═════ Reading text ═════
Sometimes, the CIA was lucky enough to invite speakers for special subjects who shortly thereafter were awarded with the Noble prize (e.g. B. Samuelsson, E. Neher).
The history of the scientific contributions to the CIA symposia also reflects the changing fashions in the field, when in the seventies eosinophils were regarded to be the carriers of anti-inflammatory activity by their mediator degrading enzymes, the picture has changed totally now showing us the eosinophil as a very active proinflammatory cell. In spite of the remarkable progress in the field, many of the problems of our ancestorie have not been solved in the last fourty years. The mechanism and nature of so called pseudo-allergic reactions (a term propagated mostly by Paul Kallós) is still largely unknown. Equally, the traditional therapy of hyposensitization is still waiting for the final breakthrough with regard to efficacy and safety. Attempts to induce immunological tolerance in the human system or in ongoing sensitization have so far been experimental in nature and not become clinical routine.
Anyone who has ever attended a CIA symposium knows that these meetings are characterized by an atmosphere of intimacy conducive to personal contacts and to establishing new friendships. This is not only due to the high quality of the scientific program but also to the fact that most of those attending are well beyond the starting point in their scientific careers and feel comfortable to engage in debates in a more relaxed and informal environment. The site of each CIA meeting is also chosen so as to be conductive to some (limited in time!) social activities. Traditionally the symposia have been held in attractive and some isolated locations in order to keep the people together after the sessions and in the free time for relaxed communication. Naturally this goal can be achieved most easily on an island or at least on a boat trip (preferably both should be provided at the CIA symposium). It also seems important that the location is attractive not only to the participants but also to spouses and partners. This feature has been a contributing factor over the years to the development of a "CIA-family spirit". Not infrequently these sideline activities were as memorable as the scientific program and brought people together.
═════
» How to complete this task
Carry the account of the CIA symposia forward from the point where it stops. The lines that come after the text play no part in this work.
═════ Given information ═════
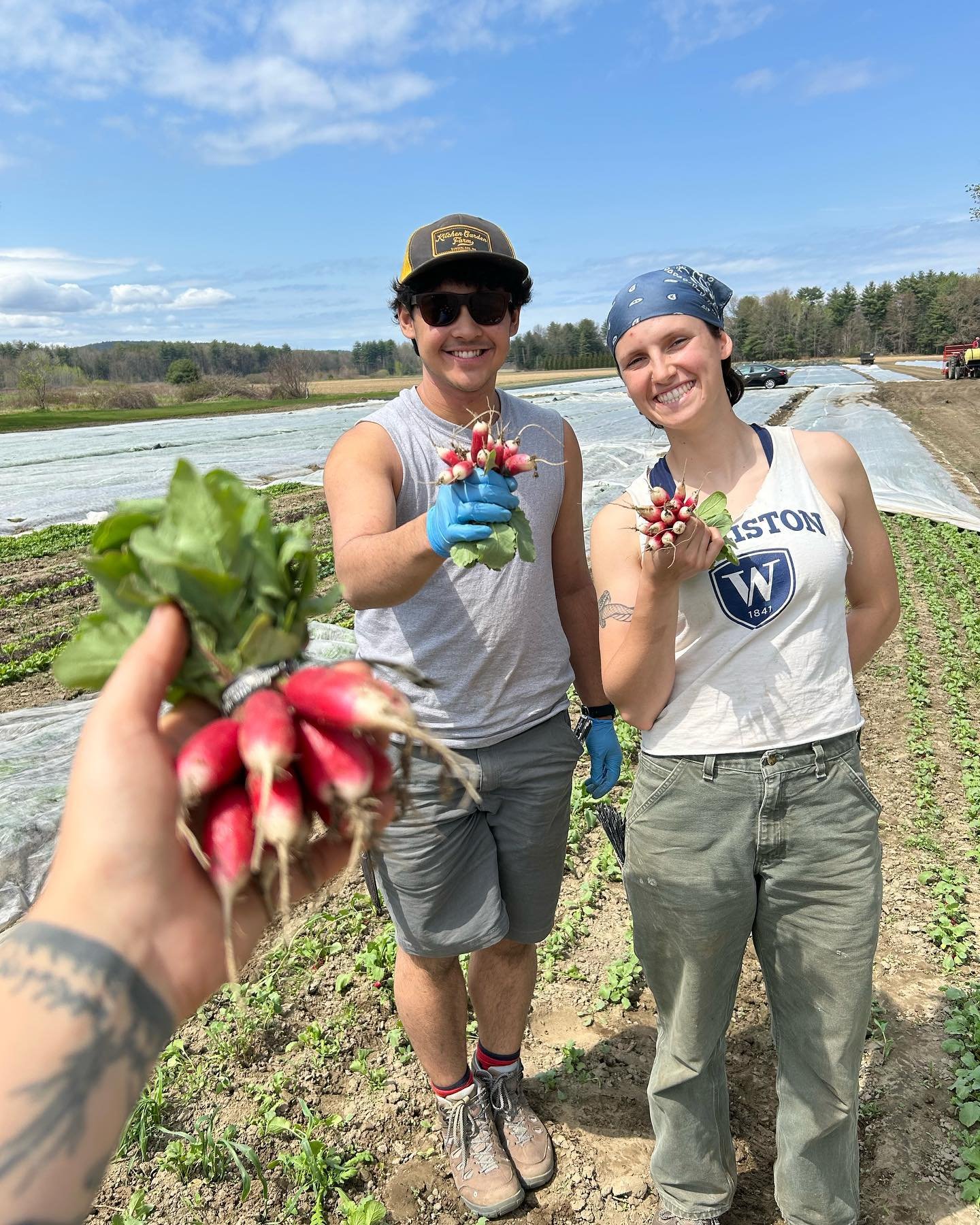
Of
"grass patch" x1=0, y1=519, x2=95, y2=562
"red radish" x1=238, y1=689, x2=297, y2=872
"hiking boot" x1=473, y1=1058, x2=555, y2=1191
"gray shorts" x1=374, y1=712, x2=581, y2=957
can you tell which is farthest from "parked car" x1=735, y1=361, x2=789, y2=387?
"red radish" x1=238, y1=689, x2=297, y2=872

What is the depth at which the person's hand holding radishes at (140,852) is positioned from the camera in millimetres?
1007

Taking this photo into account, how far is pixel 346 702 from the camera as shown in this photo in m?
1.21

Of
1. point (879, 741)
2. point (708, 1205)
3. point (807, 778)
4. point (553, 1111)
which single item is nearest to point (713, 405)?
point (807, 778)

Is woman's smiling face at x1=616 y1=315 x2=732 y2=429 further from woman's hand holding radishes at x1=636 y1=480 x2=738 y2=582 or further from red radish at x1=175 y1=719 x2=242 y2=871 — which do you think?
red radish at x1=175 y1=719 x2=242 y2=871

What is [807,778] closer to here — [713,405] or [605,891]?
[713,405]

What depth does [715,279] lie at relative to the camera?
6.88 feet

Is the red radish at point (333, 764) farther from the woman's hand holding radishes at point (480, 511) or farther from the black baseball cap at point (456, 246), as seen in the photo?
the black baseball cap at point (456, 246)

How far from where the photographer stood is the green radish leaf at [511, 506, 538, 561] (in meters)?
1.75

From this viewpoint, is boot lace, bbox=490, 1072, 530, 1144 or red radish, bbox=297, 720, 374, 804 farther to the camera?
boot lace, bbox=490, 1072, 530, 1144

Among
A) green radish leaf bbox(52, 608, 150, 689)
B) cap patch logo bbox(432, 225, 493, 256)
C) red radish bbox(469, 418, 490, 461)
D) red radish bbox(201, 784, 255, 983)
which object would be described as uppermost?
cap patch logo bbox(432, 225, 493, 256)

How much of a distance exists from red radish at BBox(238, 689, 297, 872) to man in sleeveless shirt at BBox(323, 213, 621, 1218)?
0.76m

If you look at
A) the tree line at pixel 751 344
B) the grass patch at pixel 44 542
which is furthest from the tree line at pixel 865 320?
the grass patch at pixel 44 542

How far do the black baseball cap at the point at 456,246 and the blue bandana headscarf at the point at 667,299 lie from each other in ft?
1.16

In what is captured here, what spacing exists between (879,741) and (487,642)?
12.8 ft
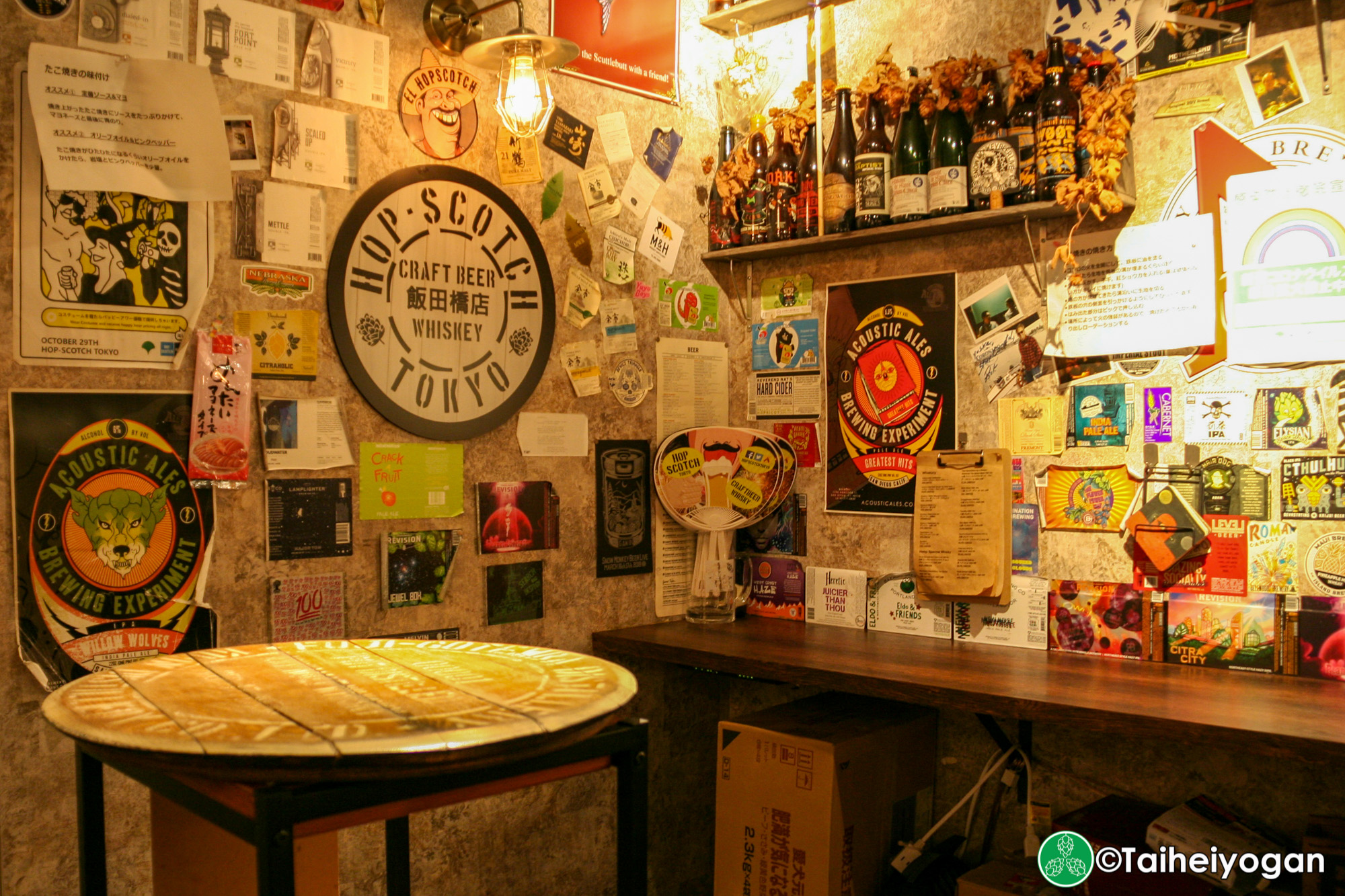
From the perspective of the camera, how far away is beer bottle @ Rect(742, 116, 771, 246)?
2.92 meters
═════
» Response below
Since it’s establishment, the Collegium Internationale Allergologicum has lived up to these principles, traditions and aims. The elderly, prestigious group of founders has been replaced by a group of eager scientists and recognized leaders of the field. After more than forty years of existence, the CIA has become a strong and mature organisation. The future of the CIA is entrusted to a council of active researchers who are leaders in the field of immuno-allergology and proponents of growing groups of younger scientists which will ensure the continuity and vitality of the collegium.